# Text passage
As organizations and CISOs are budgeting and planning for 2022, readiness and compliance for the California Privacy Rights Act (CPRA) should be high on their list. With that in mind, I think it is a good time to update a post I wrote 2 years ago about the California Consumer Privacy Act (CCPA). That legislation, passed in 2018, was a stark wake-up call to organizations that had previously been collecting, processing and selling consumer data with little oversight. Less than a year after it got into full effect, the state followed up with CPRA to expand and amend the CCPA. These new regulations will go into full effect on January 1, 2023.
CPRA introduces new applicability criteria and stricter regulations than the CCPA, as well as heftier fines for organizations that fail to comply. And although the legislation only applies to data collected on California residents, the business itself does not have to be located in the state. For example, a German company could find itself liable if its website is breached and California customers are affected. The CCPA and CPRA are, in effect, national and global laws for anyone serving California users.
CCPA and CPRA are the strongest consumer privacy regulations mandated at the state level, and they represent an important shift in the regulatory landscape. Lawmakers across the nation are increasingly calling upon businesses to take accountability for the data they harvest. New York, for example, is in the process of enacting its own data privacy legislation. CCPA and CPRA give significantly more power to consumers to demand accountability and transparency for how their private data is handled — and these laws won’t be the last.
Understand the Differences Between CCPA and CPRA
A recent report from Osterman Research revealed that only 23% of organizations are currently compliant with CCPA. If you fall in that bucket, you are already off to a good start!
Here are some key ways in which CPRA amends CCPA that will help you when assessing CPRA compliance:
- Increases the applicability threshold from organizations that buy, sell or share personal information of 50,000-plus California consumers or households to 100,000 or more.
- Established specific requirements on sensitive personal information (SPI) around disclosure, purpose limitation, opt-out and opt-in after a previously-selected opt-out.
- Modified several rights present in the CCPA, including the right of opt-out of third-party sales and sharing, right to know, right to delete, right to data portability and opt-in rights for minors.
- Introduced new privacy rights, including the right to correct information, right to limit use and disclosure of sensitive personal information, right to access information about automated decision-making and right to opt-out of automated decision-making technology.
- Adopted GDPR principles for data minimization, purpose limitation and storage limitation.
- Added login credentials to the type of information for which consumers can take legal action if their data is exposed.

# Source information
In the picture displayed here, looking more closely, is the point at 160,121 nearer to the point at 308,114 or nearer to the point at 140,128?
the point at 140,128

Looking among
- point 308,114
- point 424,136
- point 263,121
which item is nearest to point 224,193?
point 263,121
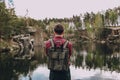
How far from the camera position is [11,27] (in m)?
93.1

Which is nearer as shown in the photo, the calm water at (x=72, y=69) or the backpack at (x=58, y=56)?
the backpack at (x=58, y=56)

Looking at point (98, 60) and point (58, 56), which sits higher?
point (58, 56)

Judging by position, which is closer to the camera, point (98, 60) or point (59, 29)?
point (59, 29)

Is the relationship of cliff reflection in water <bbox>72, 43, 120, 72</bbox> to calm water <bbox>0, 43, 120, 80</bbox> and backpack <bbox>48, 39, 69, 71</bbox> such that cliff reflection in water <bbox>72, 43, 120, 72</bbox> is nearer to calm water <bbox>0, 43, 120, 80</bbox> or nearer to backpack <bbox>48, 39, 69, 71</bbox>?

* * *

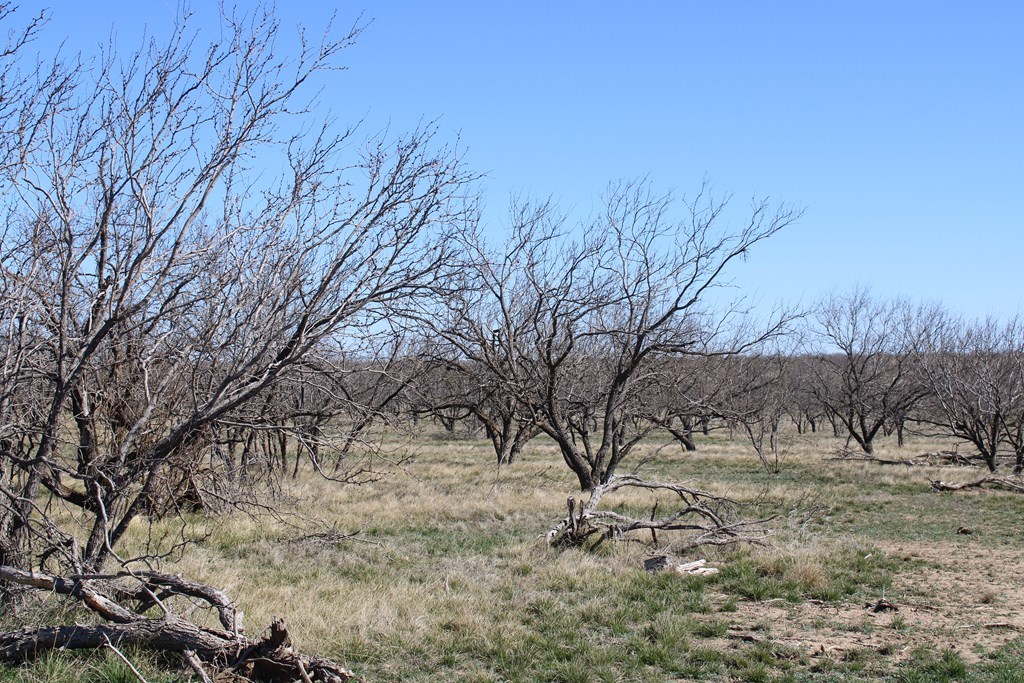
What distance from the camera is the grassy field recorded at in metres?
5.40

# Tasks
A) According to the California privacy law passage, on what date do the CPRA regulations go into full effect?
B) Resume the California privacy law passage, writing on from its last sentence.
The material comes from a different source than the California privacy law passage.

# Results by task
A) January 1, 2023.

B)
- Established the California Privacy Protection Agency (CPPA) to investigate, enforce and amend the CPRA.
Avoid CPRA Noncompliance and Regulatory Fines
Now here’s the kicker: Even if your business adheres to CPRA, you might not actually be 100% compliant. Why? A less-known but critically important piece of the CPRA — and for that matter, of CCPA and GDPR as well — is that liability for breaches extends to third-party components and services that you introduce to your users. Commonly referred to as “supply chain,” this includes information security companies, payment processors, chatbot operators and any other third-party provider.
More recently, Dunkin’ Brands Inc. faced a lawsuit alleging that the company failed to implement appropriate safeguards to protect consumer data. The brand suffered attacks that gave hackers access to consumers’ Dunkin’ stored value cards, known as “DD cards,” used to make purchases at Dunkin’ stores. As a result of the suit, Dunkin’ Brands agreed to notify and refund hacked customers and pay an additional $650,000 in penalties and costs. This goes to show that even data that may not seem sensitive, such as credentials tied only to relatively low-value DD cards, is still protected under data privacy laws.
Get At The Root: Your Third-Party Vendors
Third-party code makes it much harder to police and audit for CPRA risks. These scripts often undergo changes without your knowledge, making initial security reviews obsolete. One third-party script might refer to another script which refers to another, leading to a veritable supply chain of code that you have no visibility into. A vulnerability far down the line could put the entire chain at risk.
Questions To Ask Your Third-Party Service Providers
In my CCPA post, I suggested a series of questions to ask your third-party service providers. These are still extremely relevant today. Check out my first post for the list, as well as other steps you can take to ensure that your vendors are CPRA-compliant.
Adhering to stricter data privacy regulations may seem nearly impossible given the widespread lack of visibility into third-party code. But having conversations about CPRA with your vendors and putting in place processes to monitor your risk are good business practices that will pay off in the long run — helping you avoid hefty fines, maintain consumer trust and build brand loyalty.